Denaro’nun La Maddalena Hastanesi’ne kanser tedavisi için gittiği varsayım ediliyor. Savcılık ise Denaro’nun hastalığına rağmen mahpus yatabilecek kadar sağlıklı olduğunu ve tedavisine cezaevinden devam edeceğini açıkladı.
Bazıları Denaro’nun yıllarca kaçtıktan sonra taammüden yakalandığını çünkü ömrünün geri kalanını bir hastanede geçirmek istediğini söylüyor. Bu sav tartışmalı olsa da Denaro’nun etrafındaki muhafaza kalkanının nihayet bir yerinden açık verdiği ortada. Üstelik Cosa Nostra’nın merkezi karar alma komitesini değiştirme teşebbüsleri de önlendiğinden, bu noktada Denaro’nun yerine geçebilecek kimse olmadığı iddia ediliyor.

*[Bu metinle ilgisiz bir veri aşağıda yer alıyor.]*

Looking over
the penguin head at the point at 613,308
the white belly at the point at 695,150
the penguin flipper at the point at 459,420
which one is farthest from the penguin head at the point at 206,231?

Denaro’nun gençlik fotoğraflarına yaşlandırma tekniği uygulandı
Geçmişte Palermo’da mafyayla çaba savcısı olarak da misyon yapmış olan yüksek hukuk kurulu üyesi Nino di Matteo, Denaro’nun yakalanmasını şu sözlerle yorumladı:
“Bu olağanüstü bir haber ancak Matteo Messina Denaro’nun 92-93 yıllarındaki bombalı ataklardaki rolü anlaşılmadan devletin başarısı eksik kalır. Dahası 30 yıl boyunca kaçmayı nasıl başardığı ve kendisini koruyanlar da açığa çıkarılmalı.”

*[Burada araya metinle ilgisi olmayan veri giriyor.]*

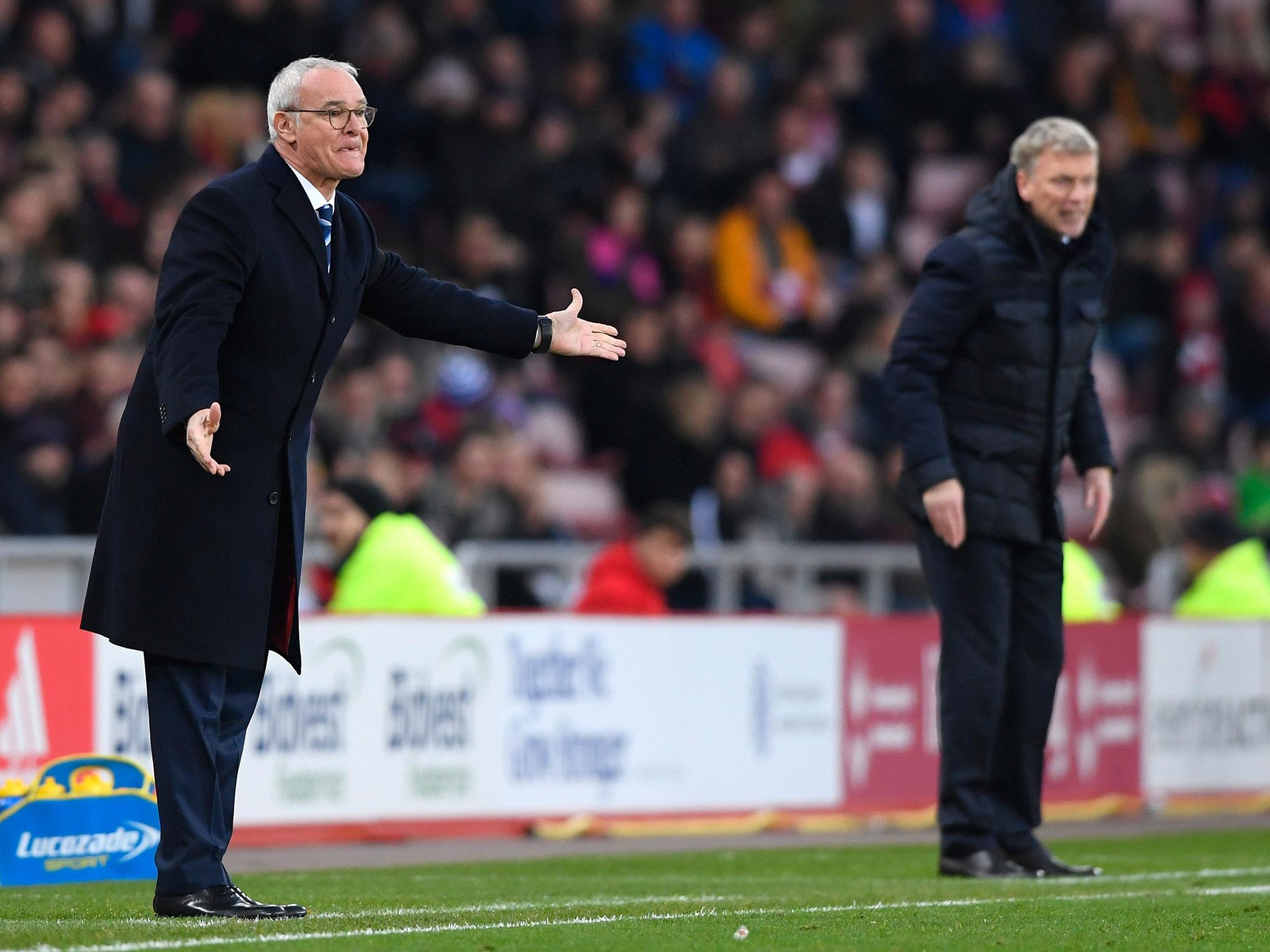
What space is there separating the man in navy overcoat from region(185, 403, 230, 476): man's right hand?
0.09 metres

“Bugünkü tutuklama kıymetli bir adım lakin bu tutuklamayla mafyayla olan savaşın bittiğini düşünmek büyük kusur olur. Matteo Messina Denaro’nun hala özgür olan en kıymetli mafya üyesi olduğuna kuşku yok lakin deneyimlerimiz bize Cosa Nostra’nın toparlanıp yine örgütlenerek faaliyetlerine kaldığı yerden devam edebileceğini gösteriyor. Ben Denaro’nun çok şey bildiğini düşünüyorum. Adaletle iş birliği yapıp bildiklerine dair doğruyu söylerse çok kıymetli bir adım atılmış olur.”
The Guardian’ın “Matteo Messina Denaro: how fast-living mafioso evaded police for 30 years” başlıklı haberinden derlenmiştir.